Ruhsal Hastalıklarda İlaç Tedavisi Ne Zaman Sonlandırılır?

Ruhsal hastalık tedavi edildiğinde ilaçlar hekim önerisi ve kontrolü altında kesilir. Tedavinin sonlandırılma süresi kişiden kişiye farklılık gösterir. Ayrıca bu süre hastalığın çeşidine ve şiddetine göre de değişir.
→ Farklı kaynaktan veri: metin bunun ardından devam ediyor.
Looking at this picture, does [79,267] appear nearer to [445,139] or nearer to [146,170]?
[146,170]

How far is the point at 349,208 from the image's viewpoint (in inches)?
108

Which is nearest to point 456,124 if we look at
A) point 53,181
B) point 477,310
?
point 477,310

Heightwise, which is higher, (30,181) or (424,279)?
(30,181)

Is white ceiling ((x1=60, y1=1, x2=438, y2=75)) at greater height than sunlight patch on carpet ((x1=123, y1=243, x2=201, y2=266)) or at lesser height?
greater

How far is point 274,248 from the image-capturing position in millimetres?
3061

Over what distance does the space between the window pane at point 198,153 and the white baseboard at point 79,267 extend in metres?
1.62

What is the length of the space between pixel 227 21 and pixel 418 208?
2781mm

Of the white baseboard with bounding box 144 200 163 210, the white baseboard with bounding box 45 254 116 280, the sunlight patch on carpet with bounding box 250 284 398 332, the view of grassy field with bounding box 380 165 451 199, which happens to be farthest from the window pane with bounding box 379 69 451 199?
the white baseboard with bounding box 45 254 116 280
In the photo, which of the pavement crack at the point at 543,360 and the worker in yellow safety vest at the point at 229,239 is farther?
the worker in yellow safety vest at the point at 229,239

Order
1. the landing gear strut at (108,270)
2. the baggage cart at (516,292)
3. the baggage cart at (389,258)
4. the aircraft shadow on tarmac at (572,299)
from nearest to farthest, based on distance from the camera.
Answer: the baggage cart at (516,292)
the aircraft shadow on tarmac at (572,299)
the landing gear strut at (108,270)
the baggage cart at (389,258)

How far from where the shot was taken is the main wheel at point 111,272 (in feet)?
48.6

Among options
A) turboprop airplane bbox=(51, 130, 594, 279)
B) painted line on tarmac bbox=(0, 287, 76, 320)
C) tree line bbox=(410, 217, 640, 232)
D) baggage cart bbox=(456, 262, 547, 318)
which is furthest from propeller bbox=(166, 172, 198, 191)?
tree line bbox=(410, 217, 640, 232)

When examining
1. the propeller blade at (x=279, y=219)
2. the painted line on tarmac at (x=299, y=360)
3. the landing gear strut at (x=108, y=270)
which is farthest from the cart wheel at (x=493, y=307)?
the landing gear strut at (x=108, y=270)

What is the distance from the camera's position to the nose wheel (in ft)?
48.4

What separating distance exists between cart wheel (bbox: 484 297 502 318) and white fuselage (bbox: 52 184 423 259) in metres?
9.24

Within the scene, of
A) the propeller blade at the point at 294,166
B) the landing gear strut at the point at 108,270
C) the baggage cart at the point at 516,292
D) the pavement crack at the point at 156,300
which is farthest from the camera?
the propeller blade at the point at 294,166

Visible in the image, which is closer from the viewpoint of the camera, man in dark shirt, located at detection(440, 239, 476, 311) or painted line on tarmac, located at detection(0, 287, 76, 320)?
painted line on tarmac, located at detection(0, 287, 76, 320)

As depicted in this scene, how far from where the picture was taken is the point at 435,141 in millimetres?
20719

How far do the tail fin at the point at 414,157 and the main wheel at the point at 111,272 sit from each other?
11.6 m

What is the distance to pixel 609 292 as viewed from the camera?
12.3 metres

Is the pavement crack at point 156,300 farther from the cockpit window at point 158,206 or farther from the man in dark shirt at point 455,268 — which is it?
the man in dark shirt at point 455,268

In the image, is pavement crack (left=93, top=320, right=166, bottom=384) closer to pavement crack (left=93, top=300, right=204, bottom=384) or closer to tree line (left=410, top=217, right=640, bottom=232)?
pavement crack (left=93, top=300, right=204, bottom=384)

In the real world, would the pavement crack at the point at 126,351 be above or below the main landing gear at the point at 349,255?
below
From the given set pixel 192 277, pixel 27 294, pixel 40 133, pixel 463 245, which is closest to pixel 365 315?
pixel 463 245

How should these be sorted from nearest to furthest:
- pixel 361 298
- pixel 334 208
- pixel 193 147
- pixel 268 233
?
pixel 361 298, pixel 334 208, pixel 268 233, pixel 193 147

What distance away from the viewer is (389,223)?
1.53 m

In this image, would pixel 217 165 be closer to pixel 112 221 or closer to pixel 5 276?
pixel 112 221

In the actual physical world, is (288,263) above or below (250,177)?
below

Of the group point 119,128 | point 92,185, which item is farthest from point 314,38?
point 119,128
O sebeple hangi ilacın ne zaman kesilmesi gerektiğiyle ilgili tek bir süre olduğunu söylemek doğru değildir.

Ruhsal Hastalıklarda İlaç Tedavisi Nasıl Kesilir?

Eğer hastanın özel ve acil bir durumu söz konusu değilse kullandığı ilaç kademeli olarak dozu azaltılarak kesilir. Ancak ilacın kesilme süreci mutlaka psikiyatrist tarafından planlanmalıdır.

Psikiyatri Hekimi İlaç Tedavisini Sonlandırdıktan Sonra Danışanın Kontrole Gitmesi Gerekir Mi?

Hastanın ilaçsız takibe alındıktan sonra düzenli aralıklarla hekimine başvurması olası nüksü erken yakalayabilmek adına çok önemlidir. Bu kontrollerin sıklığı genelde ilaca devam edildiği zamanlara göre çok daha seyrektir. Ayrıca bir süre sonra bu kontrolleri sonlandırmak da mümkündür.